### DOCUMENT SEGMENT
Overall, your variable names need to be reworked. Why is your dict named dict? Why not dictionary? Then again, what does this dictionary hold? It should be named accordingly. It's a set of dynamic properties, or something like that? Name it dynamicProperties! It might be off, but you get the point, good naming is important.

You never check your parameters for null. You should. This way you'll catch the problem as soon as possible instead of potentially receiving a NullReferenceException at some point in your execution.

I'm not sure there's a use to your JsonObject. All it does is hold a dictionary of properties. Why wouldn't you simply use a dynamic variable and extract the FromFile and FromString methods to helper static methods?

Your bracket style doesn't respect C#'s standard. I guess that's not too bad, but you need to be consistent. Use the same bracket style everywhere (Right now your class's brackets are on a different style).

### QUESTIONS ON THE MATERIAL
a) List every problem that the code review points out in the code.
b) Answer from the code review:
(i) What name does it offer for the dictionary?
(ii) Which exception might occur without the null checks?
(iii) Which two methods does it propose extracting into helper static methods?

### DATASET EXTRACT
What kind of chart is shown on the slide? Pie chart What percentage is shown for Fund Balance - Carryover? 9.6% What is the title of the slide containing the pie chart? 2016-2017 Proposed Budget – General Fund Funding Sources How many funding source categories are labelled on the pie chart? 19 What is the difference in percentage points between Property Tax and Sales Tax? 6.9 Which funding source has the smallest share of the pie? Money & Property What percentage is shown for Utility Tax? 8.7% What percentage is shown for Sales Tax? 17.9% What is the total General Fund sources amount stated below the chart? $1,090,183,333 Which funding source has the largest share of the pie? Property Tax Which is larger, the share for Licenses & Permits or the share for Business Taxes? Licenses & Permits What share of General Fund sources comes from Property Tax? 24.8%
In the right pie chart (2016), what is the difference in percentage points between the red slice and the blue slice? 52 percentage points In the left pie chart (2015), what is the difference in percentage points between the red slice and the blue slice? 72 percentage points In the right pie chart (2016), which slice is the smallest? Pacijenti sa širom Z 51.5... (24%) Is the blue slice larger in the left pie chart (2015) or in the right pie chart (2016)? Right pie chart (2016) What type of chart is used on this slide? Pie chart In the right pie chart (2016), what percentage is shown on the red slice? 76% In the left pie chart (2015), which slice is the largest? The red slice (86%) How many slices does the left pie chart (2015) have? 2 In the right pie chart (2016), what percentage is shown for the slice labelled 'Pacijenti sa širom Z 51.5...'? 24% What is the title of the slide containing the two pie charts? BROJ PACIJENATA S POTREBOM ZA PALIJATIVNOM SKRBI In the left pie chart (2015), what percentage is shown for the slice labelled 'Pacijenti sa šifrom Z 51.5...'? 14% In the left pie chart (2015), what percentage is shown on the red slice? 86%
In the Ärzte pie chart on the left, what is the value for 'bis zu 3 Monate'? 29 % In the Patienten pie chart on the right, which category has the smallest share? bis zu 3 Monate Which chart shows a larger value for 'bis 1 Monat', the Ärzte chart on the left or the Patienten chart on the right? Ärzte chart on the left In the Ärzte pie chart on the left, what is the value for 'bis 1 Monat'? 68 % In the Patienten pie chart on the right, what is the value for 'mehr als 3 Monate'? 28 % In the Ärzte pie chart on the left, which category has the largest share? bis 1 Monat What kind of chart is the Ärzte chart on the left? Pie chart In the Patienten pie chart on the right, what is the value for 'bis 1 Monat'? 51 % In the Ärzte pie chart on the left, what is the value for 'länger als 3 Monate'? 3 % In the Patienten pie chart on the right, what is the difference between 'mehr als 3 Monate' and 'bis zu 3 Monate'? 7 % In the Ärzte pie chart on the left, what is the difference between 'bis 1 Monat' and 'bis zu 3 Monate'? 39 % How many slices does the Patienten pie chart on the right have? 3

### SOLUTION SET
a)
- The variable names need to be reworked (for example, the dictionary is named dict).
- The parameters are never checked for null.
- The JsonObject may have no use, since it only holds a dictionary of properties.
- The bracket style doesn't follow C#'s standard and isn't consistent.

b)
(i) dynamicProperties
(ii) NullReferenceException
(iii) FromFile and FromString